**Work item**
The records below need to come back exactly as they are, pictures omitted.

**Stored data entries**
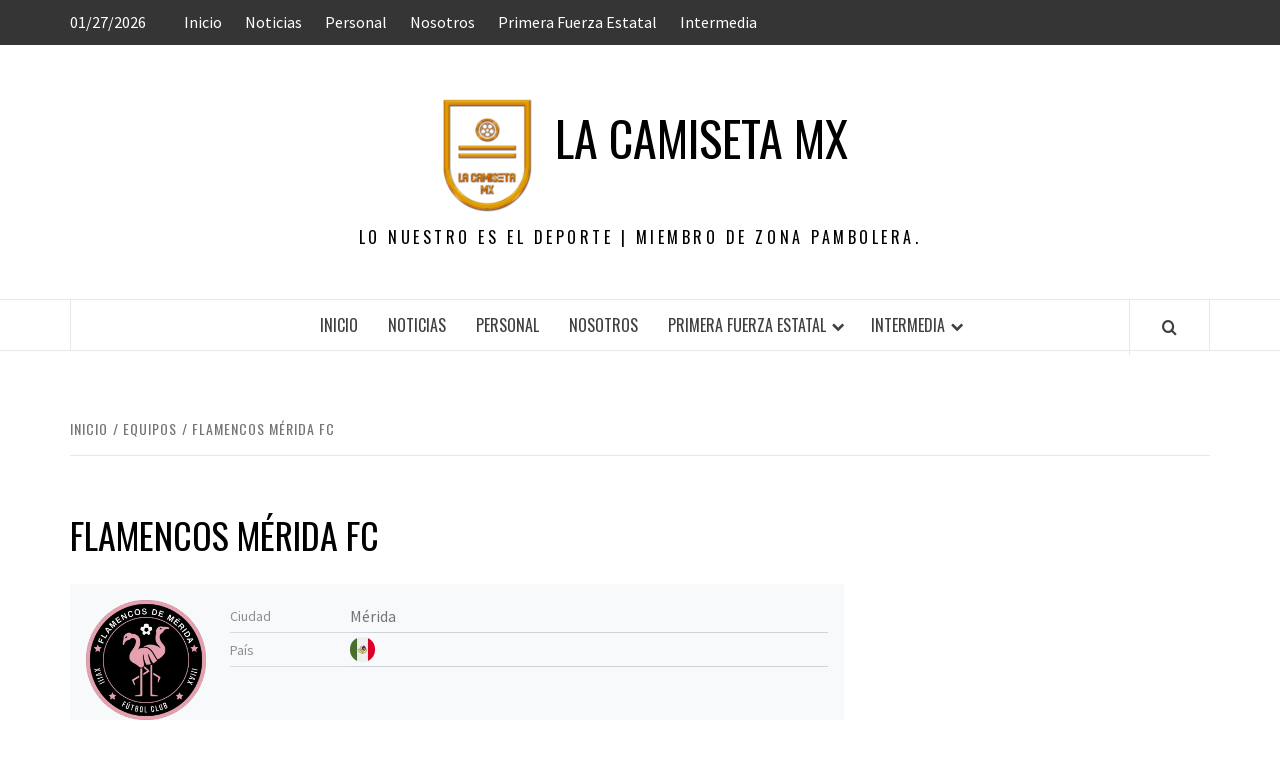

--- FILE ---
content_type: text/html; charset=utf-8
request_url: https://www.google.com/recaptcha/api2/aframe
body_size: 267
content:
<!DOCTYPE HTML><html><head><meta http-equiv="content-type" content="text/html; charset=UTF-8"></head><body><script nonce="tDJWGywtZh_XvNu08tzN_A">/** Anti-fraud and anti-abuse applications only. See google.com/recaptcha */ try{var clients={'sodar':'https://pagead2.googlesyndication.com/pagead/sodar?'};window.addEventListener("message",function(a){try{if(a.source===window.parent){var b=JSON.parse(a.data);var c=clients[b['id']];if(c){var d=document.createElement('img');d.src=c+b['params']+'&rc='+(localStorage.getItem("rc::a")?sessionStorage.getItem("rc::b"):"");window.document.body.appendChild(d);sessionStorage.setItem("rc::e",parseInt(sessionStorage.getItem("rc::e")||0)+1);localStorage.setItem("rc::h",'1769539749021');}}}catch(b){}});window.parent.postMessage("_grecaptcha_ready", "*");}catch(b){}</script></body></html>

--- FILE ---
content_type: application/javascript; charset=utf-8
request_url: https://fundingchoicesmessages.google.com/f/AGSKWxUjK0_rczTshjfZC2exk81FpaofAm_L5Z9Mu8NxOXOampyvFSsC82jBV2dqTO9VMtNxlXPUCEEQBqVbr7JQ_ehkpa2A_lg3i621D3wD8JujguckL0ymhl9t3P-vdjdVX8uxioqsBToVV4xEG-_kix6uie7N4VBREfKdZj_Xq3dMUnQABw1LfcdOjMcK/_/bbad6./ad/inline?/adreload?/doubleclickbannerad?/sidecol_ad.
body_size: -1288
content:
window['d5e50de0-03c2-4875-8b9a-db2b41027c65'] = true;

--- FILE ---
content_type: application/javascript; charset=utf-8
request_url: https://fundingchoicesmessages.google.com/f/AGSKWxVh_vmgcSVuwbosyRRhWZt9ynncazGy3mHcCSuJ4qHZF_PrJtiAH_OvR0vp4g5YYDXC74XdnsgnMWNWnj3-KB6f0vi1jwoL48OmSQIV2OmSejJljcgulWEPqTW2q1COVRiKu_WBpA==?fccs=W251bGwsbnVsbCxudWxsLG51bGwsbnVsbCxudWxsLFsxNzY5NTM5NzQ5LDUyMjAwMDAwMF0sbnVsbCxudWxsLG51bGwsW251bGwsWzcsNl0sbnVsbCxudWxsLG51bGwsbnVsbCxudWxsLG51bGwsbnVsbCxudWxsLG51bGwsMV0sImh0dHBzOi8vbGFjYW1pc2V0YW14LmNvbS9jbHViL2ZsYW1lbmNvcy1tZXJpZGEtZmMvIixudWxsLFtbOCwiazYxUEJqbWs2TzAiXSxbOSwiZW4tVVMiXSxbMTYsIlsxLDEsMV0iXSxbMTksIjIiXSxbMTcsIlswXSJdLFsyNCwiIl0sWzI5LCJmYWxzZSJdXV0
body_size: 123
content:
if (typeof __googlefc.fcKernelManager.run === 'function') {"use strict";this.default_ContributorServingResponseClientJs=this.default_ContributorServingResponseClientJs||{};(function(_){var window=this;
try{
var qp=function(a){this.A=_.t(a)};_.u(qp,_.J);var rp=function(a){this.A=_.t(a)};_.u(rp,_.J);rp.prototype.getWhitelistStatus=function(){return _.F(this,2)};var sp=function(a){this.A=_.t(a)};_.u(sp,_.J);var tp=_.ed(sp),up=function(a,b,c){this.B=a;this.j=_.A(b,qp,1);this.l=_.A(b,_.Pk,3);this.F=_.A(b,rp,4);a=this.B.location.hostname;this.D=_.Fg(this.j,2)&&_.O(this.j,2)!==""?_.O(this.j,2):a;a=new _.Qg(_.Qk(this.l));this.C=new _.dh(_.q.document,this.D,a);this.console=null;this.o=new _.mp(this.B,c,a)};
up.prototype.run=function(){if(_.O(this.j,3)){var a=this.C,b=_.O(this.j,3),c=_.fh(a),d=new _.Wg;b=_.hg(d,1,b);c=_.C(c,1,b);_.jh(a,c)}else _.gh(this.C,"FCNEC");_.op(this.o,_.A(this.l,_.De,1),this.l.getDefaultConsentRevocationText(),this.l.getDefaultConsentRevocationCloseText(),this.l.getDefaultConsentRevocationAttestationText(),this.D);_.pp(this.o,_.F(this.F,1),this.F.getWhitelistStatus());var e;a=(e=this.B.googlefc)==null?void 0:e.__executeManualDeployment;a!==void 0&&typeof a==="function"&&_.To(this.o.G,
"manualDeploymentApi")};var vp=function(){};vp.prototype.run=function(a,b,c){var d;return _.v(function(e){d=tp(b);(new up(a,d,c)).run();return e.return({})})};_.Tk(7,new vp);
}catch(e){_._DumpException(e)}
}).call(this,this.default_ContributorServingResponseClientJs);
// Google Inc.

//# sourceURL=/_/mss/boq-content-ads-contributor/_/js/k=boq-content-ads-contributor.ContributorServingResponseClientJs.en_US.k61PBjmk6O0.es5.O/d=1/exm=ad_blocking_detection_executable,kernel_loader,loader_js_executable/ed=1/rs=AJlcJMztj-kAdg6DB63MlSG3pP52LjSptg/m=cookie_refresh_executable
__googlefc.fcKernelManager.run('\x5b\x5b\x5b7,\x22\x5b\x5bnull,\\\x22lacamisetamx.com\\\x22,\\\x22AKsRol-MQM6che6-21-2f7z4eqMhWdfcikxW1KMN8sEWPqyp-zdJ9fQSj2BLCJHjdQeFhrX3u3VvElHvW4yDz4lJ_adyhBQHNjVVcF-zHn-OG3lhDhuQkRicOBs4g3DZjqn15QCuLqmUJ6sM3C0m0xvak9UyKzrPoA\\\\u003d\\\\u003d\\\x22\x5d,null,\x5b\x5bnull,null,null,\\\x22https:\/\/fundingchoicesmessages.google.com\/f\/AGSKWxUoTnsfF2wtVbTfwun5N-dRJcEBxnH35BK5YQULvQUrC2ZCY3lm93BHXK1iHP8FiWQmsh0o_N5LYSgZLKNiQ0p4Ntj19Prf2-LCMJMh-MgBT_IP3OcpKdjlt5QIzOn0_wpWYxnK5g\\\\u003d\\\\u003d\\\x22\x5d,null,null,\x5bnull,null,null,\\\x22https:\/\/fundingchoicesmessages.google.com\/el\/AGSKWxXjwNrSSgHBLwuzGEtQqSweO7deBHRLhW3HKaZZ_P5xI3lWZrQIYSBk8ekM3yeE3ayB1pFZbsE2dW7ZmkkFrwVGY18p0MPb4Wtu1JL1_p57b1dlmJ0yItjk-eMlsl8d-2zRRkIHUQ\\\\u003d\\\\u003d\\\x22\x5d,null,\x5bnull,\x5b7,6\x5d,null,null,null,null,null,null,null,null,null,1\x5d\x5d,\x5b3,1\x5d\x5d\x22\x5d\x5d,\x5bnull,null,null,\x22https:\/\/fundingchoicesmessages.google.com\/f\/AGSKWxW0i66FkWoBcxZfR5qyP-YiOlyE0MaBNp3DsEkduO76pUdIJv-TbLUtjAbzPOGqCrP_BRtU4TJMgF-905i3CRxClY2txpa0N0IWHWk8Z_KIhsqNlSGT77IihnFYHSlVpR_UIBhCOw\\u003d\\u003d\x22\x5d\x5d');}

**Output for this task**
--- FILE ---
content_type: text/html; charset=utf-8
request_url: https://www.google.com/recaptcha/api2/aframe
body_size: 267
content:
<!DOCTYPE HTML><html><head><meta http-equiv="content-type" content="text/html; charset=UTF-8"></head><body><script nonce="tDJWGywtZh_XvNu08tzN_A">/** Anti-fraud and anti-abuse applications only. See google.com/recaptcha */ try{var clients={'sodar':'https://pagead2.googlesyndication.com/pagead/sodar?'};window.addEventListener("message",function(a){try{if(a.source===window.parent){var b=JSON.parse(a.data);var c=clients[b['id']];if(c){var d=document.createElement('img');d.src=c+b['params']+'&rc='+(localStorage.getItem("rc::a")?sessionStorage.getItem("rc::b"):"");window.document.body.appendChild(d);sessionStorage.setItem("rc::e",parseInt(sessionStorage.getItem("rc::e")||0)+1);localStorage.setItem("rc::h",'1769539749021');}}}catch(b){}});window.parent.postMessage("_grecaptcha_ready", "*");}catch(b){}</script></body></html>

--- FILE ---
content_type: application/javascript; charset=utf-8
request_url: https://fundingchoicesmessages.google.com/f/AGSKWxUjK0_rczTshjfZC2exk81FpaofAm_L5Z9Mu8NxOXOampyvFSsC82jBV2dqTO9VMtNxlXPUCEEQBqVbr7JQ_ehkpa2A_lg3i621D3wD8JujguckL0ymhl9t3P-vdjdVX8uxioqsBToVV4xEG-_kix6uie7N4VBREfKdZj_Xq3dMUnQABw1LfcdOjMcK/_/bbad6./ad/inline?/adreload?/doubleclickbannerad?/sidecol_ad.
body_size: -1288
content:
window['d5e50de0-03c2-4875-8b9a-db2b41027c65'] = true;

--- FILE ---
content_type: application/javascript; charset=utf-8
request_url: https://fundingchoicesmessages.google.com/f/AGSKWxVh_vmgcSVuwbosyRRhWZt9ynncazGy3mHcCSuJ4qHZF_PrJtiAH_OvR0vp4g5YYDXC74XdnsgnMWNWnj3-KB6f0vi1jwoL48OmSQIV2OmSejJljcgulWEPqTW2q1COVRiKu_WBpA==?fccs=W251bGwsbnVsbCxudWxsLG51bGwsbnVsbCxudWxsLFsxNzY5NTM5NzQ5LDUyMjAwMDAwMF0sbnVsbCxudWxsLG51bGwsW251bGwsWzcsNl0sbnVsbCxudWxsLG51bGwsbnVsbCxudWxsLG51bGwsbnVsbCxudWxsLG51bGwsMV0sImh0dHBzOi8vbGFjYW1pc2V0YW14LmNvbS9jbHViL2ZsYW1lbmNvcy1tZXJpZGEtZmMvIixudWxsLFtbOCwiazYxUEJqbWs2TzAiXSxbOSwiZW4tVVMiXSxbMTYsIlsxLDEsMV0iXSxbMTksIjIiXSxbMTcsIlswXSJdLFsyNCwiIl0sWzI5LCJmYWxzZSJdXV0
body_size: 123
content:
if (typeof __googlefc.fcKernelManager.run === 'function') {"use strict";this.default_ContributorServingResponseClientJs=this.default_ContributorServingResponseClientJs||{};(function(_){var window=this;
try{
var qp=function(a){this.A=_.t(a)};_.u(qp,_.J);var rp=function(a){this.A=_.t(a)};_.u(rp,_.J);rp.prototype.getWhitelistStatus=function(){return _.F(this,2)};var sp=function(a){this.A=_.t(a)};_.u(sp,_.J);var tp=_.ed(sp),up=function(a,b,c){this.B=a;this.j=_.A(b,qp,1);this.l=_.A(b,_.Pk,3);this.F=_.A(b,rp,4);a=this.B.location.hostname;this.D=_.Fg(this.j,2)&&_.O(this.j,2)!==""?_.O(this.j,2):a;a=new _.Qg(_.Qk(this.l));this.C=new _.dh(_.q.document,this.D,a);this.console=null;this.o=new _.mp(this.B,c,a)};
up.prototype.run=function(){if(_.O(this.j,3)){var a=this.C,b=_.O(this.j,3),c=_.fh(a),d=new _.Wg;b=_.hg(d,1,b);c=_.C(c,1,b);_.jh(a,c)}else _.gh(this.C,"FCNEC");_.op(this.o,_.A(this.l,_.De,1),this.l.getDefaultConsentRevocationText(),this.l.getDefaultConsentRevocationCloseText(),this.l.getDefaultConsentRevocationAttestationText(),this.D);_.pp(this.o,_.F(this.F,1),this.F.getWhitelistStatus());var e;a=(e=this.B.googlefc)==null?void 0:e.__executeManualDeployment;a!==void 0&&typeof a==="function"&&_.To(this.o.G,
"manualDeploymentApi")};var vp=function(){};vp.prototype.run=function(a,b,c){var d;return _.v(function(e){d=tp(b);(new up(a,d,c)).run();return e.return({})})};_.Tk(7,new vp);
}catch(e){_._DumpException(e)}
}).call(this,this.default_ContributorServingResponseClientJs);
// Google Inc.

//# sourceURL=/_/mss/boq-content-ads-contributor/_/js/k=boq-content-ads-contributor.ContributorServingResponseClientJs.en_US.k61PBjmk6O0.es5.O/d=1/exm=ad_blocking_detection_executable,kernel_loader,loader_js_executable/ed=1/rs=AJlcJMztj-kAdg6DB63MlSG3pP52LjSptg/m=cookie_refresh_executable
__googlefc.fcKernelManager.run('\x5b\x5b\x5b7,\x22\x5b\x5bnull,\\\x22lacamisetamx.com\\\x22,\\\x22AKsRol-MQM6che6-21-2f7z4eqMhWdfcikxW1KMN8sEWPqyp-zdJ9fQSj2BLCJHjdQeFhrX3u3VvElHvW4yDz4lJ_adyhBQHNjVVcF-zHn-OG3lhDhuQkRicOBs4g3DZjqn15QCuLqmUJ6sM3C0m0xvak9UyKzrPoA\\\\u003d\\\\u003d\\\x22\x5d,null,\x5b\x5bnull,null,null,\\\x22https:\/\/fundingchoicesmessages.google.com\/f\/AGSKWxUoTnsfF2wtVbTfwun5N-dRJcEBxnH35BK5YQULvQUrC2ZCY3lm93BHXK1iHP8FiWQmsh0o_N5LYSgZLKNiQ0p4Ntj19Prf2-LCMJMh-MgBT_IP3OcpKdjlt5QIzOn0_wpWYxnK5g\\\\u003d\\\\u003d\\\x22\x5d,null,null,\x5bnull,null,null,\\\x22https:\/\/fundingchoicesmessages.google.com\/el\/AGSKWxXjwNrSSgHBLwuzGEtQqSweO7deBHRLhW3HKaZZ_P5xI3lWZrQIYSBk8ekM3yeE3ayB1pFZbsE2dW7ZmkkFrwVGY18p0MPb4Wtu1JL1_p57b1dlmJ0yItjk-eMlsl8d-2zRRkIHUQ\\\\u003d\\\\u003d\\\x22\x5d,null,\x5bnull,\x5b7,6\x5d,null,null,null,null,null,null,null,null,null,1\x5d\x5d,\x5b3,1\x5d\x5d\x22\x5d\x5d,\x5bnull,null,null,\x22https:\/\/fundingchoicesmessages.google.com\/f\/AGSKWxW0i66FkWoBcxZfR5qyP-YiOlyE0MaBNp3DsEkduO76pUdIJv-TbLUtjAbzPOGqCrP_BRtU4TJMgF-905i3CRxClY2txpa0N0IWHWk8Z_KIhsqNlSGT77IihnFYHSlVpR_UIBhCOw\\u003d\\u003d\x22\x5d\x5d');}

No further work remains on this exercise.